Pouvoir-opposition : Vers un dialogue… inclusif ou sélectif?

Jeudi 18 Juillet 2019 - 16:39

Depuis que le Conseil constitutionnel a validé les résultats de la présidentielle du 22 Juin, donnant victoire au candidat Mohamed Ould Ghazwani, le dialogue est revenu en première ligne.

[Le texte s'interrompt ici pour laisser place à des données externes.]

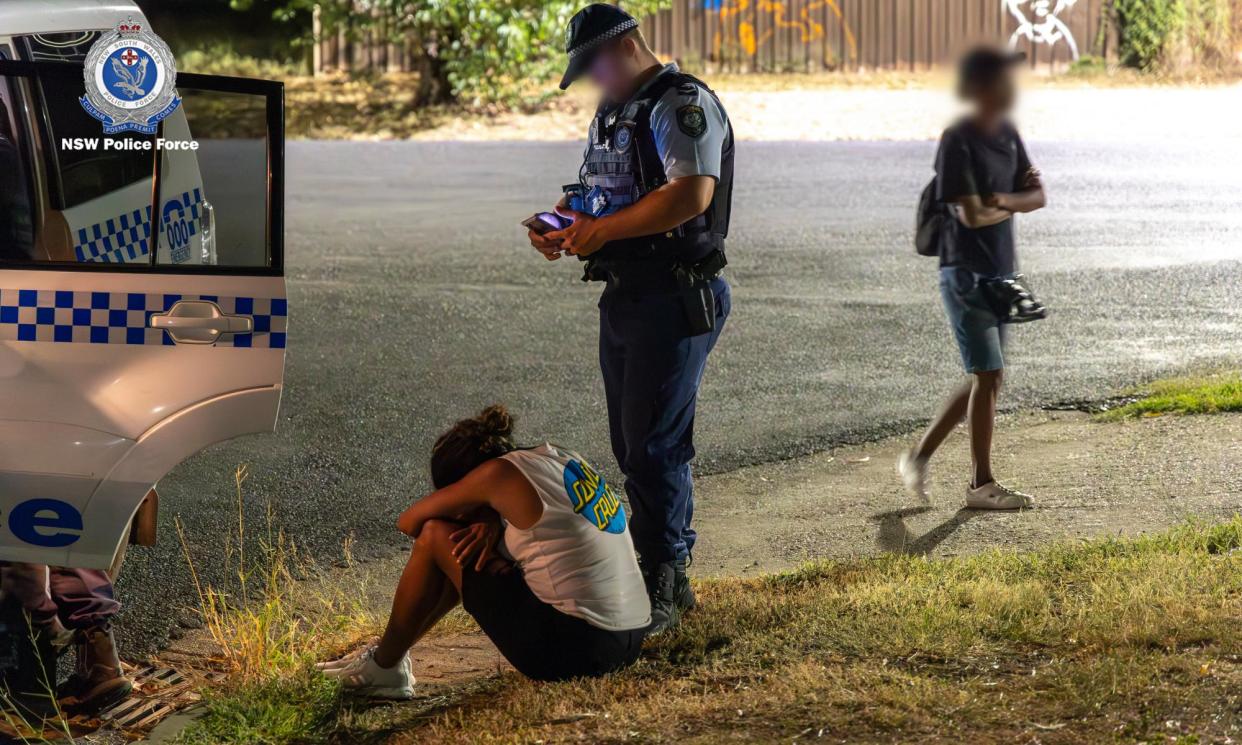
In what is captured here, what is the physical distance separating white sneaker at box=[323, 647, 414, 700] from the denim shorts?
254 centimetres

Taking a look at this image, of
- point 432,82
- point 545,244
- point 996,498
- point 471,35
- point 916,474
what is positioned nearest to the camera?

Les signes en sont palpables… même si il ne faut pas vendre la peau de l’ours avant de l’avoir tué.
 

Tout en rejetant les résultats du scrutin, les candidats de l’opposition, soutenus par quatorze autres leaders politiques, ont en effet exprimé, au cours d’une conférence de presse, leur disponibilité à dialoguer avec le pouvoir, pour solder la crise post-électorale. Ils semblent avoir pris la mesure du danger qui menace le pays, après les échauffourées qu’ont  connues Nouakchott et certaines villes de l’intérieur du pays. Aussi claire soit la détermination du gouvernement à réprimer les manifestants, sortis pour dénoncer ce qu’ils considèrent, à l’instar d’ailleurs des candidats malheureux, comme un holdup électoral.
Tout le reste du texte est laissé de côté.